* _Requests_:
a. Before the passage on Stanisława de Karłowska, and before the listing that follows it, are three statements. For each, decide whether it agrees with the passage. Answer yes or no, and quote the words of the passage that settle it. (i) Bevan inherited some money in 1918 when his father died. (ii) The couple spent four summers in the Blackdown Hills. (iii) The Women's International Art Club at first required its members to have studied in Paris.
b. Answer these questions from the passage on Stanisława de Karłowska, which comes before the listing:
(i) Who sent cards to Stasia from the Front?
(ii) Which gallery is credited with the copyright for Adamson Road ca.1918?
(iii) Which club did she exhibit with soon after 1900?
c. Carry on the passage about Stanisława de Karłowska, which comes before the listing, starting from its final sentence.

When he died later that year, de Karłowska broke the news to Sophie.

Gaudier Card

One of the cards sent to Stasia from the Front by Henri Gaudier-Brzeska


The Bevans were very hospitable and Robert was once referred to as the ‘Maecenas of the Camden Town Group’ though nothing could have been further from the truth. The allowance from his parents allowed him to buy his friends’ work, effectively subsidising their own careers in a modest way. The annual inheritance that she received from her family also helped considerably, but that stopped in 1914. The situation was relieved in 1918 when Bevan inherited some money on the death of his father. Neither of the artists would have been in a position to support a family on the few works that they were able to sell during their lifetimes.

Despite the difficulty of making ends meet their marriage was a happy one, and Bevan’s son recalled:

‘It was certainly a marriage for love, and she proved to be the best kind of wife he could have chosen. She had considerable beauty and charm, and, while she was far from being an intellectual, she had a natural and endearing vivacity …’.

Adamson Road ca.1918

Stanisława de Karłowska. Adamson Road ca.1918. © Manchester Art Gallery


Stanisława (always known as Stasia) made a number of paintings of Swiss Cottage near to where they were then living (see above). She and her husband frequently went on painting expeditions together. They made regular trips to Poland, and to Somerset where they spent three summers (1912, 1913, 1915) in the Blackdown Hills.

Throughout her married life and following her husband’s death Stasia continued producing works of art. She exhibited with the Women’s International Art Club, soon after 1900. Originally it required members ‘to have studied in Paris, to be women and do strong work’. The requirements for membership were later redefined to include ‘all women artists whose work attains the necessary standard of artistic merit’.

* _Provided data_:
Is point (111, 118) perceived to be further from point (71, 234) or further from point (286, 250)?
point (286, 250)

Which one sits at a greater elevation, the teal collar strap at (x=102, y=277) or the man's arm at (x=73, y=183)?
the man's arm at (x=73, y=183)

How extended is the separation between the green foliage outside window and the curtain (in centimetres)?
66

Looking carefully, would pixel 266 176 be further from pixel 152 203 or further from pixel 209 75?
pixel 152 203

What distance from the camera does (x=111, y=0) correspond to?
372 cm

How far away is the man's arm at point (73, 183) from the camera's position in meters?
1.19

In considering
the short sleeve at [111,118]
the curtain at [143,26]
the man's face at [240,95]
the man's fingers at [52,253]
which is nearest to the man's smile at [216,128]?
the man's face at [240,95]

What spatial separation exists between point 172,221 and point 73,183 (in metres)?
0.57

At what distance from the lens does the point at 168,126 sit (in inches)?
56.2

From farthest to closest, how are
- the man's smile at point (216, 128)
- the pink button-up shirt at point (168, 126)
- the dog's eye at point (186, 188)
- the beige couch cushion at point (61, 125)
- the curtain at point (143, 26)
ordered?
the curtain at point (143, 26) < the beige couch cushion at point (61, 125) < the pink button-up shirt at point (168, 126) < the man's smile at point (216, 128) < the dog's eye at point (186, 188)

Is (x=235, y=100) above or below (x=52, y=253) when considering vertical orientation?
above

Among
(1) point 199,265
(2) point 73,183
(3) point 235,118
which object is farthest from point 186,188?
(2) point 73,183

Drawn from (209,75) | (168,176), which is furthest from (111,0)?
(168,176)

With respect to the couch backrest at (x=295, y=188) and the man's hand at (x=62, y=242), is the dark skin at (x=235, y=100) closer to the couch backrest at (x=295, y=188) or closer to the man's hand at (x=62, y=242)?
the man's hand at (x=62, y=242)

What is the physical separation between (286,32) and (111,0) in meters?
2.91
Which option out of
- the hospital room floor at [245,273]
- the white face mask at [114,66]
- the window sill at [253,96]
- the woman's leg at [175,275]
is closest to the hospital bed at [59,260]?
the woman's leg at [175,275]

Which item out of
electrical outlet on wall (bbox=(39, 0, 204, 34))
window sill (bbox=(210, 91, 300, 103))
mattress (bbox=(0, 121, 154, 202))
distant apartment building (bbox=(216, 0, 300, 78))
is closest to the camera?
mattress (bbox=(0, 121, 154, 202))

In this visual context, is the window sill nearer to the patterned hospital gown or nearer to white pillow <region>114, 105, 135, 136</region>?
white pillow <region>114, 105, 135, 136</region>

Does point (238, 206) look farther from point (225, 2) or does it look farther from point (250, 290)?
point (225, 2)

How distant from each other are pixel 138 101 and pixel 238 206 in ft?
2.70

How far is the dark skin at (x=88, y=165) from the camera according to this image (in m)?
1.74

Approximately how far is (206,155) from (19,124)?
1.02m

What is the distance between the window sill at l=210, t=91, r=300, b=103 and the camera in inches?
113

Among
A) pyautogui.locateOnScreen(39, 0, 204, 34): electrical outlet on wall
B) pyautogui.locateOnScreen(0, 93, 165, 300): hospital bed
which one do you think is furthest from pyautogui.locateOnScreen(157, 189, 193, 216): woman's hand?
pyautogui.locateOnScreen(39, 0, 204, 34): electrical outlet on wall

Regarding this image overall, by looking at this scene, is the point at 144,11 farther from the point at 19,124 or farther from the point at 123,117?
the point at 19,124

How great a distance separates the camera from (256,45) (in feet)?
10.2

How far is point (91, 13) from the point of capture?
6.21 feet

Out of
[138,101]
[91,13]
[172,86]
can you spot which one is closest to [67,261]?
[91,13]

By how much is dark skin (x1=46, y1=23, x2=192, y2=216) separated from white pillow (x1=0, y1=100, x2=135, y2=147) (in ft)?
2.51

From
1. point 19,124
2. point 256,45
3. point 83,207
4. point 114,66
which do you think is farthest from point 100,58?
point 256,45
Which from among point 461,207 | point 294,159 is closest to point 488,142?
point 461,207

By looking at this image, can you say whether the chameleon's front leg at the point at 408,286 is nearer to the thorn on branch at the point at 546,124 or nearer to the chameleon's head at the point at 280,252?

* _Outputs_:
a.
(i) Yes: "The situation was relieved in 1918 when Bevan inherited some money on the death of his father."
(ii) No: "to Somerset where they spent three summers (1912, 1913, 1915) in the Blackdown Hills."
(iii) Yes: "Originally it required members ‘to have studied in Paris, to be women and do strong work’."

b.
(i) Henri Gaudier-Brzeska
(ii) Manchester Art Gallery
(iii) The Women's International Art Club

c.
Karlowska by Harold Gilman
Stanisława de Karłowska by Harold Gilman ca.1913 © National Portrait Gallery, London


From 1908 she frequently exhibited alongside her husband at exhibitions organised by the Allied Artists’ Association, but while Bevan was recruited to join first the Fitzroy Street Group, and then the Camden Town Group, de Karłowska was not invited as she was ineligible for membership, being a woman. In spite of this, her paintings share similar characteristics with the groups, and are generally small in scale and informal in style and subject matter. She was friends with many of the members and inspired portraits by Harold Gilman and Spencer Gore.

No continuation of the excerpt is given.